Problem details:
Please copy, word for word, the passage of the Hacker News thread below that runs from "The actual approach" up to and including "job separating concerns!".

Document text:
Hacker News new | ask | show | jobs
by Scubabear68 1221 days ago
Maybe I am just an old fuddy duddy conservative, but this struck me from the post:

“In the grand scheme of things, one week isn’t that long. But to us, it felt like forever. We are constantly iterating and release multiple changes every day”.

I assume they mean multiple production releases? Is this because the product lacks maturity or stability, or is it just your culture?

I am asking because I am trying to imagine the impact of this on existing customers. It sounds like an awful lot of churn.

This obviously happens a lot in the “you are the product” space like Facebook, Google, etc. But this looks to be a data analytics product with paid tiers. Curious what tooling and processes you have to support this, and how you keep customers happy with this model.

8 comments

I think it’s that you are an old fuddy duddy :P

Actually, if you work with SMBs/enterprises, I agree with you on customer facing changes. In my past life we would ship very frequently (often more than once a day) but always had to feature flag changes that large clients might see or be affected by. Even something as simple as tweaking the layout of a core flow could cause support headaches and angry customers — customers worth 10s of thousands of dollars per month. Is it worth losing a customer to CD a new button placement?

I can only image how clean code looks & works that is full of feature flags. Glad that I don't need to do that to often :)
The right approach is to immediately remove the flags after rollout…

The actual approach is to maintain a million fucking feature flags, ensuring that almost all possible combinations are essentially untested… better hope you did a good job separating concerns!

They keep adding them until they need an internal library to manage their collection of feature flags.

Then after a while they graduate to feature flags as a service (of which there are a bunch of cloud services trying to have a go at)

This is considered the norm for high performing product teams in the modern day.

We keep customers happy because we push changes live incrementally, reduce our chances of major outages and improve our response time when they do occur.

As a customer, if I find a competitor that does not do this, then I will switch to it.

For example, I cancelled my netflix subscription because they are unable to reliably operate microservices, and the UI was always in some semi-broken state. As a software engineer, this stressed me out during my relaxing TV time.

Even if continuous delivery is somehow reliably delivered, if the changes are customer visible, then they break my muscle memory, and increase my cognitive load -- I have to re-learn the damned UI every fucking time I log in. If the changes are not customer visible, then what business value to they deliver?

Material:

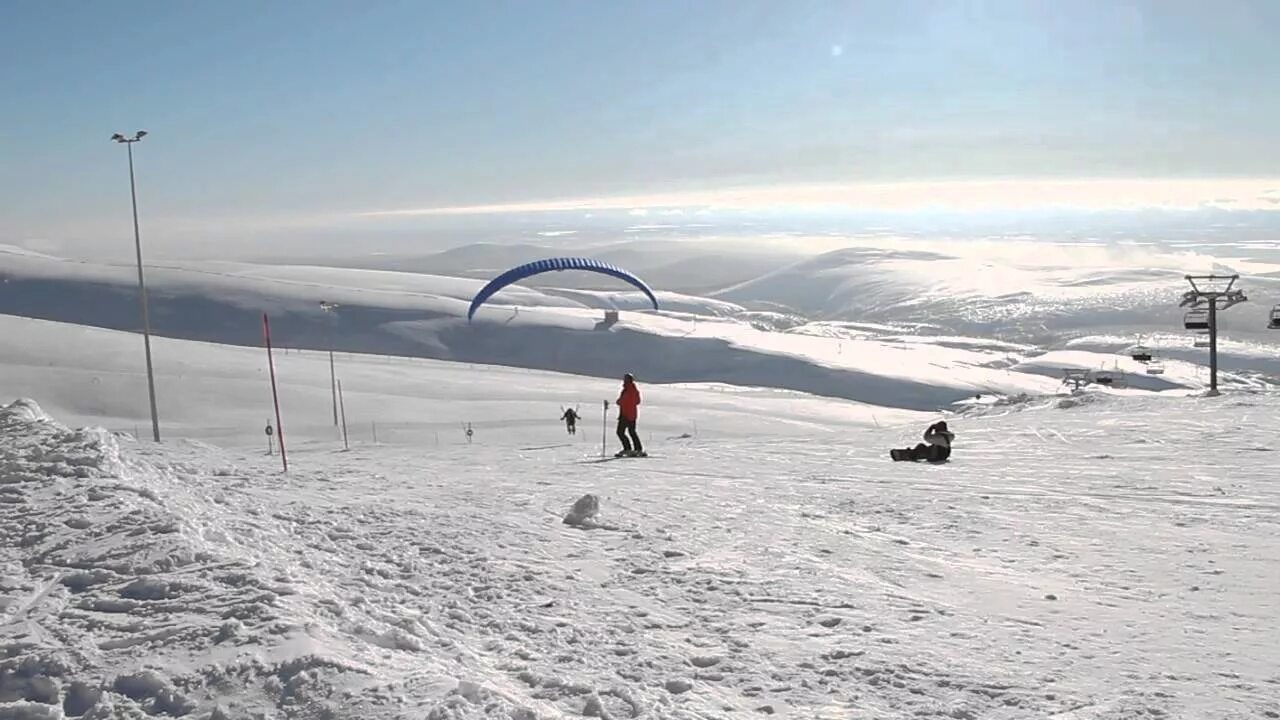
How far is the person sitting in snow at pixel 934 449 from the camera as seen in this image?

Expected answer:
The actual approach is to maintain a million fucking feature flags, ensuring that almost all possible combinations are essentially untested… better hope you did a good job separating concerns!